Usando uma impecável camisa branca e paletó preto, Twomey descreve as novas linhas de produtos que ajudou a levar ao mercado, inclusive a Day Blazer, uma blond ale suave. Diz que testou 39 nomes e 16 designs antes de chegar à figura de inspiração inca destinada a atrair os consumidores latinos. Lançada em janeiro, ela já representa 6% das vendas da New Belgium.

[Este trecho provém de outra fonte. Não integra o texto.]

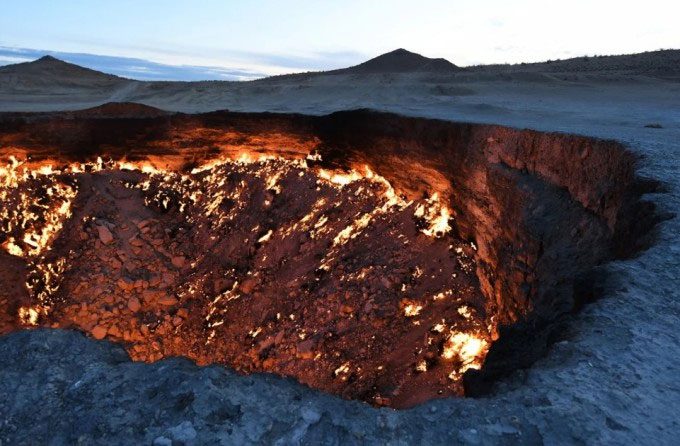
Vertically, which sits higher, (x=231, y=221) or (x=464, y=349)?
(x=231, y=221)

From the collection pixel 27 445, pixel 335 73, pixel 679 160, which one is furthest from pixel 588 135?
pixel 335 73

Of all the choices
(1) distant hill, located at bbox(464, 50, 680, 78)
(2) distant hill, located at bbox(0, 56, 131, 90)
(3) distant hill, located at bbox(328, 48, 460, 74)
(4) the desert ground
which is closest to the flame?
(4) the desert ground

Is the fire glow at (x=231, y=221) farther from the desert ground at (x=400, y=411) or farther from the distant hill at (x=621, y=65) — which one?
the distant hill at (x=621, y=65)

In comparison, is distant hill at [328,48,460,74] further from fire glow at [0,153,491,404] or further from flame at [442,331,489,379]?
flame at [442,331,489,379]

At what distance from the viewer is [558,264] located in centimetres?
371

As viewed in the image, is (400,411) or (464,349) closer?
(400,411)

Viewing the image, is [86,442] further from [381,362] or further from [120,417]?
[381,362]

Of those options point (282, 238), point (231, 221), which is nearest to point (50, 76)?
point (231, 221)

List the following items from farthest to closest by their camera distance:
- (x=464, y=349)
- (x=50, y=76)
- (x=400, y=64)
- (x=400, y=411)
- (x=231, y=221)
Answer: (x=400, y=64) → (x=50, y=76) → (x=231, y=221) → (x=464, y=349) → (x=400, y=411)

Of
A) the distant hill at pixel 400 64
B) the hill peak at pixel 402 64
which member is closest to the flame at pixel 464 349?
the distant hill at pixel 400 64

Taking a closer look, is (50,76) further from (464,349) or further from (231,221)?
(464,349)

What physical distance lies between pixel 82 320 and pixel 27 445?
591cm

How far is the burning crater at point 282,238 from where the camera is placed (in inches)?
230

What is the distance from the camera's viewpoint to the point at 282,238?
24.8ft
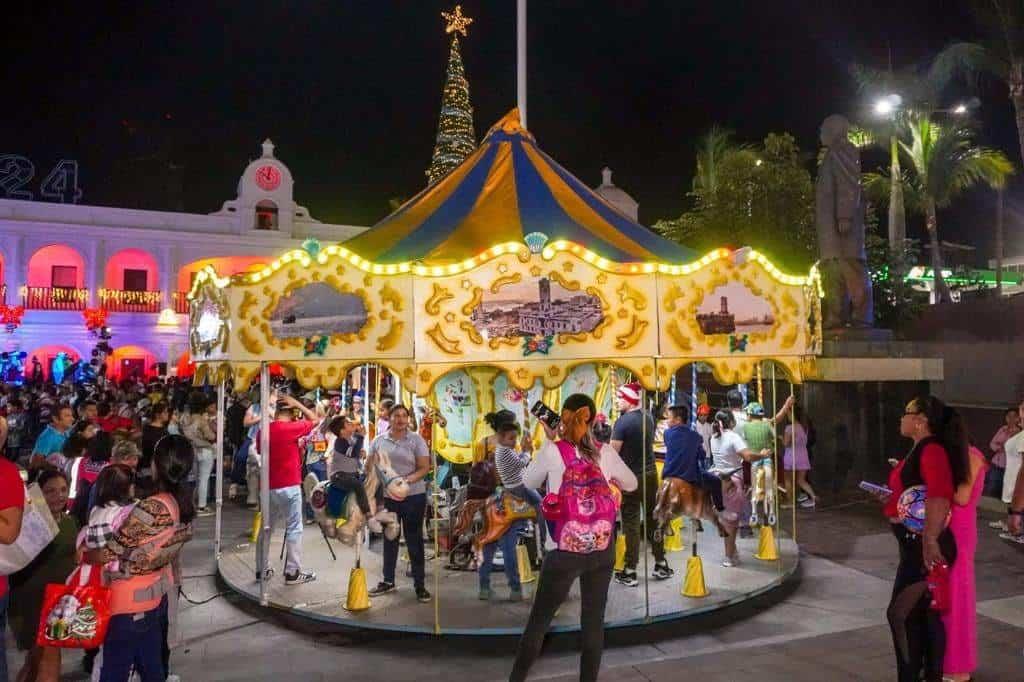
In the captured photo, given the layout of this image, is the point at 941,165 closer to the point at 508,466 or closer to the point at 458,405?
the point at 458,405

O fato é que a companhia se recuperou de 2015 e vendeu mais cerveja do que nunca em 2016, registrando US$ 234 milhões, com um lucro líquido que FORBES calcula em US$ 17 milhões. No primeiro quadrimestre de 2017, enquanto as vendas da Sam Adams e da Sierra Nevada caíram 20% e 11,1%, segundo dados da Nielsen, as da New Belgium saltaram 8,5%. Jordan, que diz estar analisando candidatos a CEO, não se desculpa por ter feito um lançamento voltado ao mercado em baixa, nem por deixar a porta aberta para o caso de aparecer o pretendente certo, mesmo que seja uma das gigantes.

Negócio inteligente. Mas os fãs e funcionários que temem que algo especial esteja se perdendo na New Belgium podem achar que essas palavras são o prenúncio de uma forte ressaca.